Language testing and methods of assessment

Methods of Assessment

- 20. What is item analysis? What is the facility value of an item? What is its discrimination index?
- 21. What are the main difficulties and limitations of language testing?

- 20. What is item analysis? What is the facility value of an item? What is its discrimination index?

Item analysis is for judging the value of items in norm-referenced testing. The main information to be obtained about individual items (e.g. Multiple Choice or True / False) is ITEM DIFFICULTY and ITEM DISCRIMINATION.

ITEM DIFFICULTY - finding out the percentage of people who get the item right in the try-out group.

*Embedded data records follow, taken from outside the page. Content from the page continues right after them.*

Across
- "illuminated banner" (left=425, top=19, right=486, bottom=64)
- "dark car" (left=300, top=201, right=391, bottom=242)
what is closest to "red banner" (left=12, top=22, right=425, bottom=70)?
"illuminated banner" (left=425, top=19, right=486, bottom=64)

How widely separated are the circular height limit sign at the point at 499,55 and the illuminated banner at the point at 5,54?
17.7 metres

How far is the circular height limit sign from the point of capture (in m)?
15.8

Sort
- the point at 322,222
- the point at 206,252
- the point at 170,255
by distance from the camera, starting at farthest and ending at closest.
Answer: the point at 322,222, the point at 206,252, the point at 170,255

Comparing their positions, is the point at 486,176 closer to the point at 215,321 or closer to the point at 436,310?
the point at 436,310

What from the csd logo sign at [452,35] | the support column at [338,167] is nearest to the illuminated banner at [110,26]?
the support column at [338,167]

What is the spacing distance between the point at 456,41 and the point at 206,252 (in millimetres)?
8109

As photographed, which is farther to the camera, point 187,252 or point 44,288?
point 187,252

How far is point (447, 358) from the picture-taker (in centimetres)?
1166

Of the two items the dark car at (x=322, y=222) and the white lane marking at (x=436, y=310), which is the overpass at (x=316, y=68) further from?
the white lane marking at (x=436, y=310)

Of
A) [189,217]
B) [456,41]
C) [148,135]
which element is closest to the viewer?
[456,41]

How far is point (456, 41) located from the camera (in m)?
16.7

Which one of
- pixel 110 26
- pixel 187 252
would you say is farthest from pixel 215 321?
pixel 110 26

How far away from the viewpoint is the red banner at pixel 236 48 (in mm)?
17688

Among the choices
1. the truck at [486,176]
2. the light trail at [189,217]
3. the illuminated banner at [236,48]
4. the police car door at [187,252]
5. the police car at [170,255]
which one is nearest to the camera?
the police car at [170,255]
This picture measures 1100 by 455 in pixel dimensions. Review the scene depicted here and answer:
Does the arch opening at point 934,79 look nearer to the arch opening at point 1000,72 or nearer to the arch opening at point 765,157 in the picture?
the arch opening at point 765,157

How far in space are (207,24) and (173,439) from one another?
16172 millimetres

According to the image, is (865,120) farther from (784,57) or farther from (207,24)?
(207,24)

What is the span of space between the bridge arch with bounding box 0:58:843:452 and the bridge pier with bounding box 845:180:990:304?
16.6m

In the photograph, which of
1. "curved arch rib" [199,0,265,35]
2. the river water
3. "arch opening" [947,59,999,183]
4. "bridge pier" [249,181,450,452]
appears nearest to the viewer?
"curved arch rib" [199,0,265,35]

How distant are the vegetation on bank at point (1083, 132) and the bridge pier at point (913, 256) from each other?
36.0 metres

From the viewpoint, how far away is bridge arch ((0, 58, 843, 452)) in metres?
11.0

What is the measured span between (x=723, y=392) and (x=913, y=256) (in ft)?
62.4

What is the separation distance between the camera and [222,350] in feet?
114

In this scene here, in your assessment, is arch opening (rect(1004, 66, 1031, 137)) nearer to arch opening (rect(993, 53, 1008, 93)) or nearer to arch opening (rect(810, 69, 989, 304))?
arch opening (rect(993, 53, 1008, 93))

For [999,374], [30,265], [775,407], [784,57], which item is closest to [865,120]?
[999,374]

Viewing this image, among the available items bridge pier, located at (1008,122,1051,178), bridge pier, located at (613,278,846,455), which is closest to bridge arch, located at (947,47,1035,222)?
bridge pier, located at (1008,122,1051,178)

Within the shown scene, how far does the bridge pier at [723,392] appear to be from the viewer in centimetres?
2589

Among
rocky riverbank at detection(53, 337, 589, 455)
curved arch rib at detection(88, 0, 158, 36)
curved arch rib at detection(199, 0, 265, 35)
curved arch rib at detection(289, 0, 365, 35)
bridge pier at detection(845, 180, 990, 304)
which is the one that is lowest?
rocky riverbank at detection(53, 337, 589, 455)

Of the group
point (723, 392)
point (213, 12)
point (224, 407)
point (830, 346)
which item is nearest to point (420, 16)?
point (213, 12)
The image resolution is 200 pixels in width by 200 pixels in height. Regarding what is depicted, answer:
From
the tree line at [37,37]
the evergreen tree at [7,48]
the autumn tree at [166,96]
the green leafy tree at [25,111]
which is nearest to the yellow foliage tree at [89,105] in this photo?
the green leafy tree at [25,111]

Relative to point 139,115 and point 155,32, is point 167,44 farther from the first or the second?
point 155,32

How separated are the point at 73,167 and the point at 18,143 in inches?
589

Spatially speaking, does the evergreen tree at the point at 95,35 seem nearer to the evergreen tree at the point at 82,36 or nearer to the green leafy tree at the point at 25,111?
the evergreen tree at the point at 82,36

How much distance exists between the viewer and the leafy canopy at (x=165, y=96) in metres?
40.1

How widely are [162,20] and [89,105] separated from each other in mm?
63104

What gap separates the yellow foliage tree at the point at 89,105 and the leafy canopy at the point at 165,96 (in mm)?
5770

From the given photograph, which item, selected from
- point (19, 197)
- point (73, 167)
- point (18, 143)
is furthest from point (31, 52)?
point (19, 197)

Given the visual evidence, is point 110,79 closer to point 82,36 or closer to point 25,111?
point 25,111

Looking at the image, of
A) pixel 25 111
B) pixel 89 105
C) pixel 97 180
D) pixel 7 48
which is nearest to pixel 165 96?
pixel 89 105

In norm-referenced testing, one rejects items which are too easy or too difficult because the purpose is to discriminate.

The difficulty of an item = its FACILITY INDEX: % who give the right answer. The usual aim of the test setter is to achieve even to middling facility indices ranging from about 40-60%.

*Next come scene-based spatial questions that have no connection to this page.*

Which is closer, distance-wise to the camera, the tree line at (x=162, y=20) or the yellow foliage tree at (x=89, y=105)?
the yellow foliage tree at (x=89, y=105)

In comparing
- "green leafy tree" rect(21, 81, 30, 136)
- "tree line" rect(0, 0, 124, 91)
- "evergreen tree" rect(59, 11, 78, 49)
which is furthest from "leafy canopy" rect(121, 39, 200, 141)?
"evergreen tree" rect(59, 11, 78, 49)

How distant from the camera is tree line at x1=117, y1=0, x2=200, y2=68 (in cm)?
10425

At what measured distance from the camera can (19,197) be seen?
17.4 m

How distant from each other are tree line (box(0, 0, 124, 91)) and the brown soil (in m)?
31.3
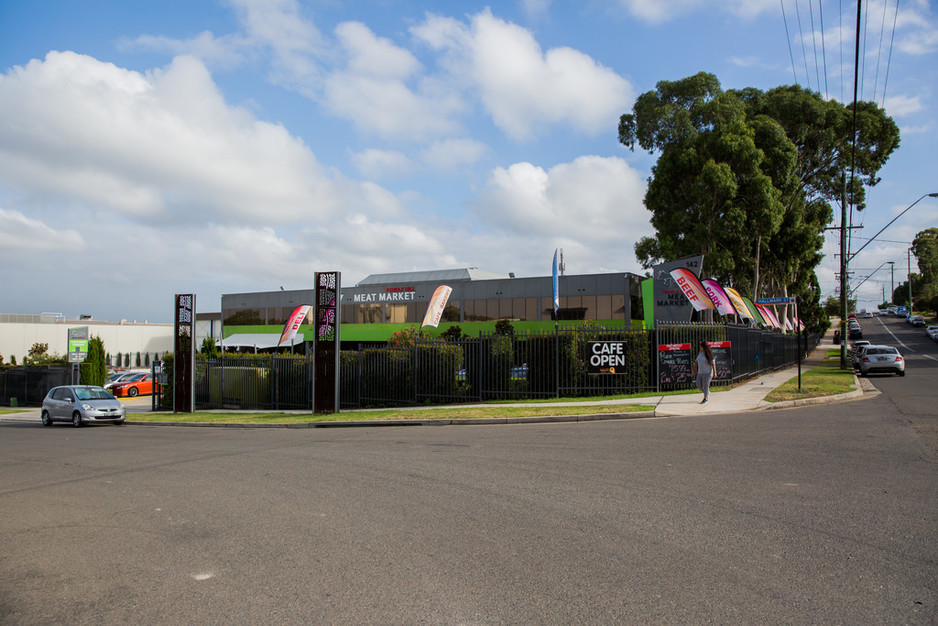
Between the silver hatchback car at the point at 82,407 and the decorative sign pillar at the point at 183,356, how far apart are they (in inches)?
113

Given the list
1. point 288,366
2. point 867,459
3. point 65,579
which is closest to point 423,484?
point 65,579

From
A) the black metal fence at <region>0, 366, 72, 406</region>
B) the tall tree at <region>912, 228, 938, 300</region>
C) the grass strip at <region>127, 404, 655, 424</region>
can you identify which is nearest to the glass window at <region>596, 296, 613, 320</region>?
the grass strip at <region>127, 404, 655, 424</region>

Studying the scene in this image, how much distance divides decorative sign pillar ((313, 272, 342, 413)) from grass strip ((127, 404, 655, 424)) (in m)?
0.70

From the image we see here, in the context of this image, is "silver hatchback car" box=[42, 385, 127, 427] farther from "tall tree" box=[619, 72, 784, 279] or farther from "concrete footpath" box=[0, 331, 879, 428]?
"tall tree" box=[619, 72, 784, 279]

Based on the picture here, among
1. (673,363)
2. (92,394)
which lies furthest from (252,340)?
(673,363)

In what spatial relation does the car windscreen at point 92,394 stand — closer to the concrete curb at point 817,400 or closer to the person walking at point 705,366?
the person walking at point 705,366

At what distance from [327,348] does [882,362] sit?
2349 centimetres

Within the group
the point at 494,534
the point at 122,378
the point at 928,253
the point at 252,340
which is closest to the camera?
the point at 494,534

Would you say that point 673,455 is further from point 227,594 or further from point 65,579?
point 65,579

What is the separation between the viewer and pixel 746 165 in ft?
111

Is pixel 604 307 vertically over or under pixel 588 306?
under

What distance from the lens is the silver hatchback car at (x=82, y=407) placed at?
22203 millimetres

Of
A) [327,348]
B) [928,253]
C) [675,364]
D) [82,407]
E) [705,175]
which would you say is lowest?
[82,407]

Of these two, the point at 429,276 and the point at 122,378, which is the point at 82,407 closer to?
the point at 122,378
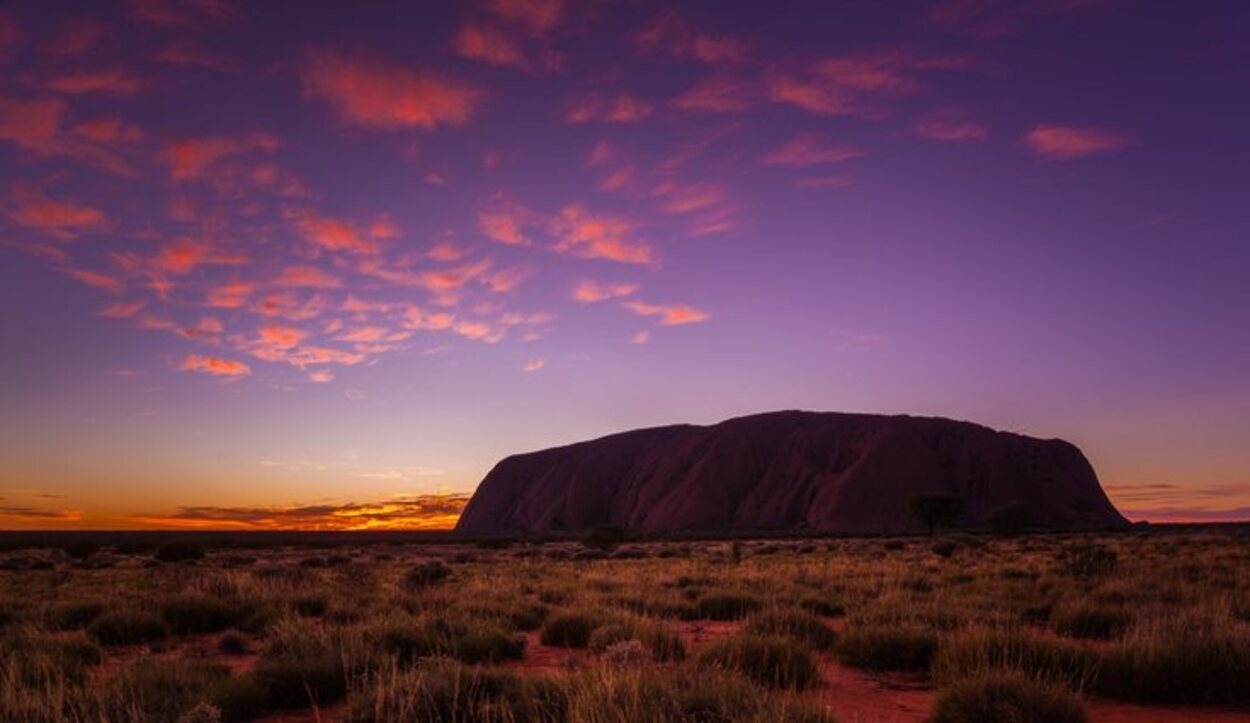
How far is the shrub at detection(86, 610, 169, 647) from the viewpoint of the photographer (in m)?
12.1

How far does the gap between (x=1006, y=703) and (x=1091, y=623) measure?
274 inches

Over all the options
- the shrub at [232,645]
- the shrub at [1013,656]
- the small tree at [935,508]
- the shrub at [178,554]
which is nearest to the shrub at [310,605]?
the shrub at [232,645]

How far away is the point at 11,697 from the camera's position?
6031 mm

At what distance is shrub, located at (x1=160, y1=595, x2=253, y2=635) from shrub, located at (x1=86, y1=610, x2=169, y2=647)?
1.69 feet

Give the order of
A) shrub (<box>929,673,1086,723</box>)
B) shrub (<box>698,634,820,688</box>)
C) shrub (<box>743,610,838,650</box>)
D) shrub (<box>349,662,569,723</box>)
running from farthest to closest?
shrub (<box>743,610,838,650</box>) → shrub (<box>698,634,820,688</box>) → shrub (<box>929,673,1086,723</box>) → shrub (<box>349,662,569,723</box>)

The DISCRIMINATION of an item is judged by comparing those individuals who succeed on a given item with those who score highly on the test as a whole:

Discrimination for any given item = [Correct Tops - Correct Bottoms] / 1/2 Number of students

- 21. What are the main difficulties and limitations of language testing?

The state of knowledge of language & language learning. Content validity: does what we are testing represent language? Does it match up to the goals of language learning and the objectives of the language learner?

Difficulties in testing communicative competence / interaction - administrative difficulties.

Objective and norm-referenced tests tend to point towards measures of receptive learning. Learners don't have to produce language in many of these tests. They may produce no language at all! Imagine an education system which awards students qualifications in the Teaching of English on the basis of Multiple Choice Tests where they only need to answer A, B, C or D. Such receptive tests fail to reference the productive skills of speaking and writing. The suggestion that a person is qualified to teach English on the basis of the data yielded by Multiple Choice Tests is clearly ridiculous unless their future occupation consists of setting more Multiple Choice Tests, thus depriving another generation of the real product i.e. the training needed to speak and to write.

There is therefore what is termed as Validity/Reliability tension in what is deceptively described as 'objective' testing.

The main advantage of objective and norm-referenced tests is that actual marking is easy. Can be done mechanically or by overlay. Can be pre-tested. Test population. Compared over different years. These tests are not as objective as the marking system suggests. What is the point if productive skills are sidelined to make exams quicker to mark and easier to administer?

When designing so-called 'objective' tests, a good deal of judgement needs to be used in relation to the rejection or acceptance of items (e.g. A, B, C, or D). Good distractors are needed - if the incorrect answers are 'too obviously wrong', the correct answer can be picked without any real knowledge of the subject matter. 'Common sense' rather than 'knowledge of specific subject matter' can gain a large number of correct answers. These sorts of tests also invite guessing (No of alternatives = 4 or 5 for each item.

A much wider sample of grammar, vocabulary & phonology can generally be included in an objective test than a subjective one, but objective tests can never test ability to communicate in the target language, nor can they evaluate actual performance.